Stephen Van Rensselaer III, sixth lord of the manor, and his son, Stephen IV, were the descendants of old Kiliaen most intimately bound up with the history of Knox. In Tin Horns and Calico, Henry Christman portrays the state of the manor as it was when Stephen III came of age in l785:

"Only scattered settlers had gone beyond the fertile valley lands to clear the heights of the Helderbergs, where thousands of untouched acres still awaited the ax and the plow. Stephen now announced a `liberal' program to people the rest of his seven hundred thousand acres. He would give the patriots of the Revolution homesteads without cost; only after the farms became productive would he ask any compensation.
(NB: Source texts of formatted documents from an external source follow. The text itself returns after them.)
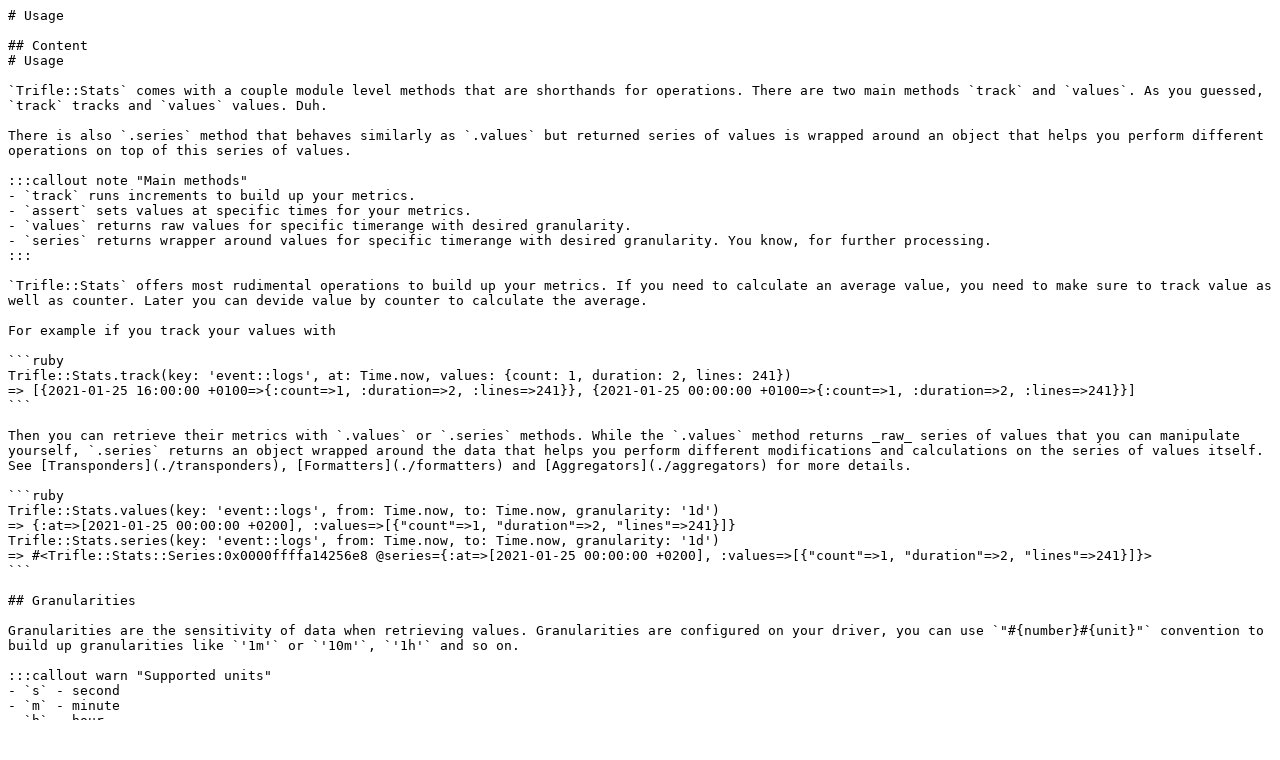

--- FILE ---
content_type: text/plain;charset=utf-8
request_url: https://docs.trifle.io/trifle-stats-rb/usage
body_size: 910
content:
# Usage

## Content
# Usage

`Trifle::Stats` comes with a couple module level methods that are shorthands for operations. There are two main methods `track` and `values`. As you guessed, `track` tracks and `values` values. Duh.

There is also `.series` method that behaves similarly as `.values` but returned series of values is wrapped around an object that helps you perform different operations on top of this series of values.

:::callout note "Main methods"
- `track` runs increments to build up your metrics.
- `assert` sets values at specific times for your metrics.
- `values` returns raw values for specific timerange with desired granularity.
- `series` returns wrapper around values for specific timerange with desired granularity. You know, for further processing.
:::

`Trifle::Stats` offers most rudimental operations to build up your metrics. If you need to calculate an average value, you need to make sure to track value as well as counter. Later you can devide value by counter to calculate the average.

For example if you track your values with

```ruby
Trifle::Stats.track(key: 'event::logs', at: Time.now, values: {count: 1, duration: 2, lines: 241})
=> [{2021-01-25 16:00:00 +0100=>{:count=>1, :duration=>2, :lines=>241}}, {2021-01-25 00:00:00 +0100=>{:count=>1, :duration=>2, :lines=>241}}]
```

Then you can retrieve their metrics with `.values` or `.series` methods. While the `.values` method returns _raw_ series of values that you can manipulate yourself, `.series` returns an object wrapped around the data that helps you perform different modifications and calculations on the series of values itself. See [Transponders](./transponders), [Formatters](./formatters) and [Aggregators](./aggregators) for more details.

```ruby
Trifle::Stats.values(key: 'event::logs', from: Time.now, to: Time.now, granularity: '1d')
=> {:at=>[2021-01-25 00:00:00 +0200], :values=>[{"count"=>1, "duration"=>2, "lines"=>241}]}
Trifle::Stats.series(key: 'event::logs', from: Time.now, to: Time.now, granularity: '1d')
=> #<Trifle::Stats::Series:0x0000ffffa14256e8 @series={:at=>[2021-01-25 00:00:00 +0200], :values=>[{"count"=>1, "duration"=>2, "lines"=>241}]}>
```

## Granularities

Granularities are the sensitivity of data when retrieving values. Granularities are configured on your driver, you can use `"#{number}#{unit}"` convention to build up granularities like `'1m'` or `'10m'`, `'1h'` and so on.

:::callout warn "Supported units"
- `s` - second
- `m` - minute
- `h` - hour
- `d` - day
- `w` - week
- `mo` - month
- `q` - quarter
- `y` - year
:::


<sub><sup>Honestly, thats it. Now instead of building your own analytics, go do something useful. You can buy me coffee later. K, thx, bye!</sup></sub>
"Surveyors were sent over the hills; farms of one hundred and twenty acres each were blocked out; exaggerated reports were issued about the fertility of the soil... Men began to come and to each the patroon said: `Go and find you a situation. You may occupy it for seven years free, then come in at the office, and I will give you a durable lease with a moderate wheat rent."

Several thousand farms were taken up on the basis of the patroon's vague offer, and for most of the prospective lease-holders, especially for those who found their "situations" in the rocky uplands of the Helderbergs, the seven years spent in clearing a homestead in the wilderness, were years of cruel privation and rugged toil. As Henry Christman wrote:

"Here the farmers spent their energy wresting a living from the grudging land, and talked with patient humor of the stones that pushed up perennially as the only dependable crop. Some even fancied that the Helderbergs were the last place made by God, and the dumping-ground for all the rock left over from Creation."

Many settlers had to "hire out" in order to support their families while they cleared their farms. Some traveled many miles to work for a half-bushel of corn a day, trudged home with the corn on their backs, and then picked up their axes to work at their own homesteads.

When the seven years of unremitting labor had ended and the settlers went back to the patroon for their "durable leases", they were handed contracts of "incomplete sale", which had been drafted for the patroon by his brother-in-law, Alexander Hamilton. With these "leases", or "incomplete sale" contracts, the patroon evaded the intent of laws enacted in 1792, and "sold" to the settlers the lands which they had cleared, subject to certain conditions, as set forth in Tin Horns and Calico:

"As 'purchase' price for the title to and the use of the soil, the tenant was to pay ten to fourteen bushels of winter wheat annually, and four fat fowls; and he was to give one day's service each year with team and wagon. He was to pay all taxes, and was to use the land for agricultural purposes only. The patroon specifically reserved to himself all wood, mineral and water rights, and the right of re-entry to exploit these resources. The tenant could not sell the property, but only his contract of incomplete sale, with its terms unaltered. A 'quarter-sale' clause restricted him still further: if he wished to sell, the landlord had the option of collecting one-fourth of the sale price or recovering full title to the property at three-quarters of the market price. Thus the landlord kept for himself all the advantages of land ownership, while saddling the 'tenant' with all the obligations, such as taxes and road-building."

Rent was due on the first of January. All through the Helderbergs teams were hitched to wagons or sleighs for the long pull over frozen roads to the office of the distant patroon. Some farmers traveled for more than a day. Once they had reached the office of the patroon's agent, they waited outside in the cold yard until their names were called. When summoned, they went up to a small, circular window and handed their "rates" to the agent inside. In turn, each tenant who had met his obligation came away from the window clutching his receipt for wheat and "four fat fowls" which had been delivered previously to one of the patroon's collection points. But whether a tenant could pay or not, or whether he was sick or injured, he was required to be represented at the patroon's office on Rent Day. No tenant was allowed inside the office, or permitted to examine the books in which his rents were recorded. The tenant had only his receipt and the agent's assurance that the entries were correct.